О том, что в юности Федерико Гарсиа Лорка и Сальвадор Дали были друзьями, их биографы сообщают как о чем-то само собой разумеющемся, словно бы и не замечая, какая это редкость — дружба, а не просто приятельские отношения между людьми, отмеченными печатью гениальности. Не часто судьба сводит людей такого масштаба, и еще реже они оказываются способны оценить и понять друг друга.

 

Эта дружба длилась долго — шесть лет. Срок в юности огромный, причем для обоих это самые важные в жизни годы — время обретения себя, канун взлета и взлет: в 1928 году Лорка уже был автором “Цыганского Романсеро”, а Дали знал, что “совсем скоро неминуемо завоюет Париж”.

 

История их дружбы драматична. Да иной она и не могла быть, ведь сошлись могучие и не просто не схожие, а полярно противоположные натуры, антиподы по складу души, ума и таланта. Были в истории этой дружбы свои высоты и расхождения, были ссоры, исповеди, пирушки, блуждания по ночному Толедо, общая работа для театра, шутовские выходки — маленькие спектакли и даже совершенно детские игры (о которых рассказала в своих воспоминаниях Ана Мария). Была и перемена декораций: сначала шумное студенческое общежитие в Мадриде, где рядом с Лоркой и Дали жили те, кому в недалеком будущем суждено было стать цветом испанской культуры, а после — открытый ветрам, небу и морю белый дом на скалистом берегу Кадакеса, где вырос Дали. Были в этой драме и другие действующие лица: отец Дали, полюбивший Лорку как сына, сестра — Ана Мария (“Я не видел девушки красивее ее — никогда”, — напишет Федерико родителям), сумасшедшая старуха-рыбачка Лидия, изрекавшая афоризмы, которые потом становились названиями картин Дали, и даже — согласно канонам античного театра — хор.

┄┄┄┄┄┄

ЗАДАНИЕ:
Перепишите дословно фрагмент из текста о дружбе Лорки и Дали выше: начните со слов «О том, что в» и остановитесь после слов «понять друг друга.».

ИСХОДНЫЕ ДАННЫЕ:
┄┄┄┄┄┄

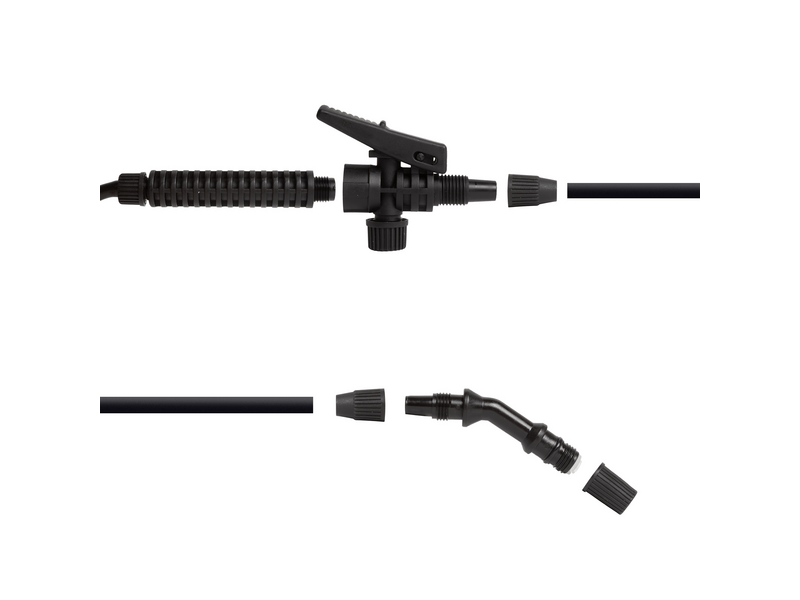 Garden of Eden 11326 hordozható kézi permetező 5L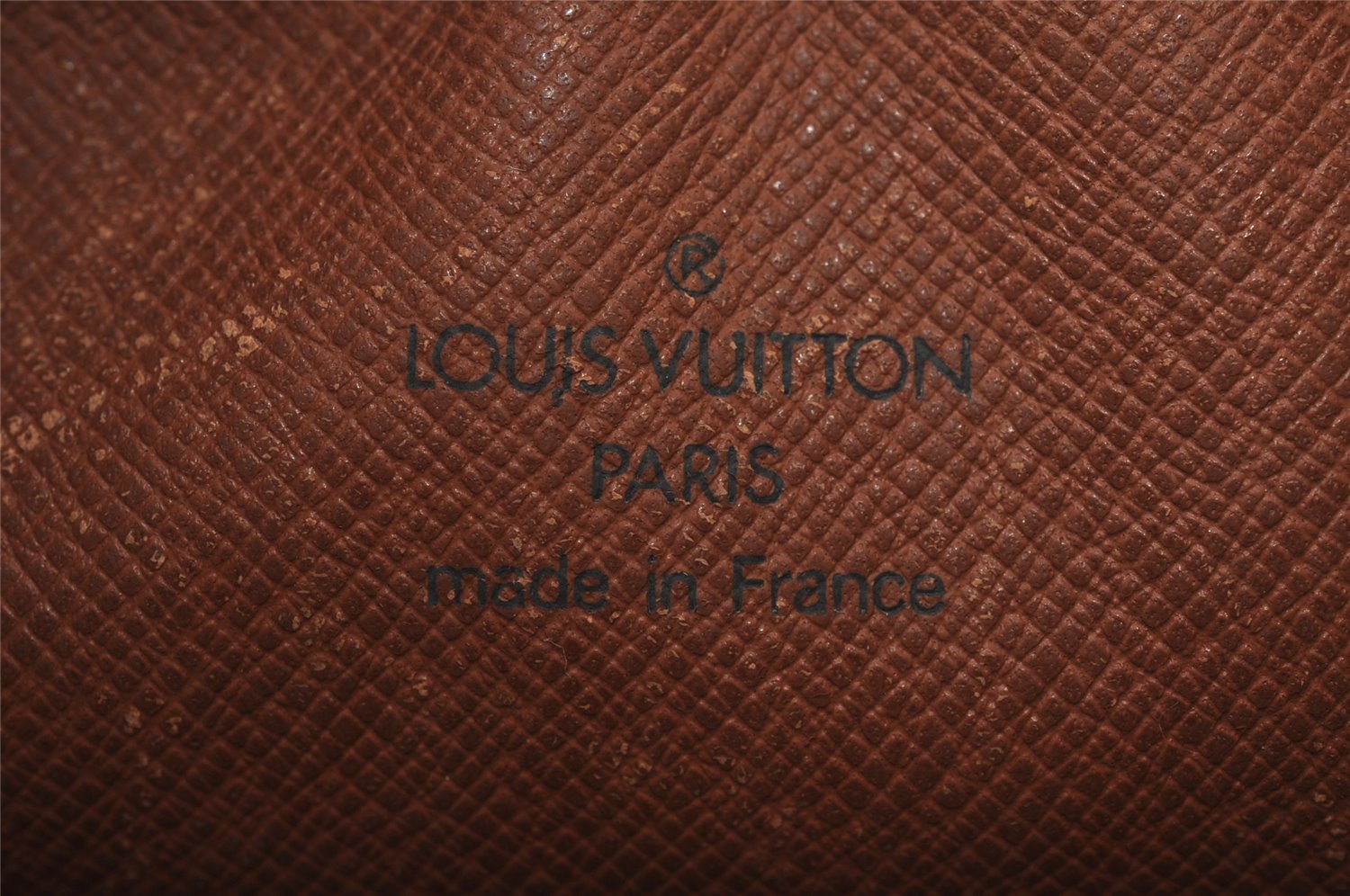Auth Louis Vuitton Monogram Marly Bandouliere Shoulder Bag M51828 LV Junk 0070J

┄┄┄┄┄┄

ОТВЕТ НА ЗАДАНИЕ:
О том, что в юности Федерико Гарсиа Лорка и Сальвадор Дали были друзьями, их биографы сообщают как о чем-то само собой разумеющемся, словно бы и не замечая, какая это редкость — дружба, а не просто приятельские отношения между людьми, отмеченными печатью гениальности. Не часто судьба сводит людей такого масштаба, и еще реже они оказываются способны оценить и понять друг друга.